■ **Estratto del documento**:
▬▬▬▬▬▬▬▬▬▬

Un “braccio di ferro a Berlino” è ciò che occorre, secondo l’ex presidente del Consiglio, Silvio Berlusconi, per rilanciare il governo di grande coalizione guidato da Enrico Letta. Una trattativa estremamente ardita per rafforzare la potenza di fuoco della Banca centrale europea: “O è così o ciascuno deve trovare le proprie soluzioni nazionali o regionali, scomponendo i meccanismi dell’area dell’euro”.
Euro break up, insomma. Non è affatto casuale che questo “braccio di ferro”, come l’ha chiamato il Cav. nella sua intervista di ieri al Foglio, si debba giocare a Berlino. Non soltanto perché la Germania è la prima potenza economica dell’Unione europea, ma perché per giocare a braccio di ferro bisogna essere in due, e Berlino – nonostante il wishful thinking di chi legge le esternazioni del Cav. soltanto in chiave domestica – in questo gioco si sta cimentando da tempo, come dimostrano alcune evoluzioni della politica monetaria e fiscale dell’Eurozona.
Per decifrare le forti pressioni politiche in arrivo dal governo di Angela Merkel, si parta dalla politica monetaria. Due giorni fa il presidente della Bce, Mario Draghi, ha parlato e ha fatto deprimere i mercati. Le Borse si riprenderanno, ovvio, ma intanto molti osservatori iniziano a contare i giorni prima che svanisca l’effetto “scudo” della politica monetaria espansiva. Lo spread a quel punto tornerà a salire, con annessi aggravi di spesa per le finanze pubbliche e con ulteriori strette sul credito privato. Ai mercati non è piaciuta la temporanea ammissione di impotenza di Draghi: niente tagli al tasso di riferimento, niente misure straordinarie per le Pmi (rimangono “allo studio”), niente tassi negativi sui depositi bancari.

▬▬▬▬▬▬▬▬▬▬

■ **Richiesta 1**:
Rispondi a queste domande sull'estratto dedicato al "braccio di ferro a Berlino":
(a) Da chi è guidato il governo di grande coalizione?
(b) A quale giornale Berlusconi ha rilasciato l'intervista di ieri?
(c) Quali tre misure non sono arrivate dal presidente della Bce, secondo l'ultimo paragrafo?
Il testo e l'elenco sono materiali distinti e indipendenti l'uno dall'altro.

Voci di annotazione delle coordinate
▬▬▬▬▬▬▬▬▬▬

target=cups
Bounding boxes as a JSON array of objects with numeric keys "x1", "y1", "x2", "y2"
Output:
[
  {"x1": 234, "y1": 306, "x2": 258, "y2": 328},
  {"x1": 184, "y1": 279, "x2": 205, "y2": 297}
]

▬▬▬▬▬▬▬▬▬▬

■ **Richiesta 2**:
Presenta tutte le righe dell'elenco di annotazioni come tabella Markdown con le colonne "Numero" e "Riga", tralasciando quelle vuote.

■ **Risposta corretta 1**:
(a) Da Enrico Letta.
(b) Al Foglio.
(c) Tagli al tasso di riferimento, misure straordinarie per le Pmi e tassi negativi sui depositi bancari.

■ **Risposta corretta 2**:
| Numero | Riga |
|---|---|
| 1 | target=cups |
| 2 | Bounding boxes as a JSON array of objects with numeric keys "x1", "y1", "x2", "y2" |
| 3 | Output: |
| 4 | [ |
| 5 |   {"x1": 234, "y1": 306, "x2": 258, "y2": 328}, |
| 6 |   {"x1": 184, "y1": 279, "x2": 205, "y2": 297} |
| 7 | ] |